*Document*
IV. How We Got Here: The Racially-Motivated History of Gun Laws and Crime Control

A. The Early History of Disarming Blacks

In the context of the social and legal history of the United States, it is not surprising that federal gun control laws are overbroad, criminalize even innocent behavior, and are disparately enforced against Black communities. Indeed, since the first colonists set foot on the New World, firearm and weapon control laws were enacted to suppress the enslaved and free Black populations.

The Second Amendment of the U.S. Constitution was interpreted to confer upon individuals the right to keep and bear arms, “arms” meaning weapons, including firearms. However, this amendment was never intended or construed--until the passing of the Fourteenth Amendment-to confer a right onto Blacks. U.S. Supreme Court Justice Roger B. Taney unequivocally stated in 1857 how the Court, the states, and the majority of people at the time understood the rights of people who were Black under the Constitution and summarized the common fear of the supposed chaos that would result were rights provided. Justice Taney wrote:

[Were the Constitution interpreted to include Blacks within the meaning of citizens or the people,] [i]t would give to persons of the negro race ... the full liberty of speech in public and in private ...; to hold public meetings upon political affairs, and to keep and carry arms wherever they went. And all of this would be done in the face of the subject race of the same color, both free and slaves, and inevitably producing discontent and insubordination among them, and endangering the peace and safety of the State.

*Given information*
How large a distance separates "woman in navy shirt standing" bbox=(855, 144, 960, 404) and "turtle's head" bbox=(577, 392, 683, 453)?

*Your tasks*
• 1. According to the text on the racial history of gun laws, in what year did Justice Roger B. Taney make his statement about the rights of Black people under the Constitution?
• 2. Reproduce the passage of the gun-law history text starting with "[Were the Constitution" and going on through "of the State.".
• 3. Continue the text on the racial history of gun laws from the point at which it ends.

*Responses for each task*
• 1. 1857

• 2.
[Were the Constitution interpreted to include Blacks within the meaning of citizens or the people,] [i]t would give to persons of the negro race ... the full liberty of speech in public and in private ...; to hold public meetings upon political affairs, and to keep and carry arms wherever they went. And all of this would be done in the face of the subject race of the same color, both free and slaves, and inevitably producing discontent and insubordination among them, and endangering the peace and safety of the State.

• 3.
“A well regulated Militia,” for which people should have the right to “keep and bear Arms,” has always existed in this nation. Given the laws and political philosophy in England, which deemed the “natural right of resistance and self-preservation” a primary right, colonists formed militias as soon as they arrived in the New World. The colonists, specifically white male landowners, strongly believed that militia service was a duty within their civic responsibilities. As such, all free men were automatically enlisted at the age of sixteen and were thereafter required to own a suitable gun and report to military duty when called by the colonial governments. Initially, militias were viewed as necessary to protect against Native Americans. Native Americans frequently attacked the settlers for possessing and taking ownership over their land, and in some instances to free enslaved Native Americans. Only twenty African slaves were first brought to Virginia in 1619; therefore, this group was not perceived as a threat. However, this number rapidly increased within the next few decades and, with it, the perceived need to control people who were Black via militia force and law.

Both Northern and Southern colonial governments were greatly concerned with fighting off Native Americans, but they had a competing concern: an armed and trained Black population. For example, in Massachusetts, freed slaves were prohibited from participating in militia drills, and instead were required to perform alternative service on public works projects. In New Jersey, Blacks were excused from compulsory militia service. These colonies, however, did not expressly prohibit Blacks from being armed. In New York, a law passed in 1683 was even harsher; not only were Blacks and Native Americans prohibited from owning guns, but they were also prohibited from assembling in groups larger than four people. These laws were enforced by the militias that were organized by the colonial governments.

In the Southern colonies, there was an even greater concern regarding Blacks' access to arms. Because the Southern colonies had a larger Black population, the majority of which was enslaved, colonial governments and individual plantation owners feared slave rebellions. As such, the Southern colonies ensured by law that Blacks were disarmed. In Virginia, for example, a statute enacted in 1680 prohibited all Blacks, free or enslaved, from possessing any type of weapon. Moreover, militias not only performed traditional military duties, but were also required to serve as patrollers who “ke[pt] order” within the slave populations. By law, militia detachments would report to patrol the slave plantations and living quarters. The militia and the slave patrol system were one organization.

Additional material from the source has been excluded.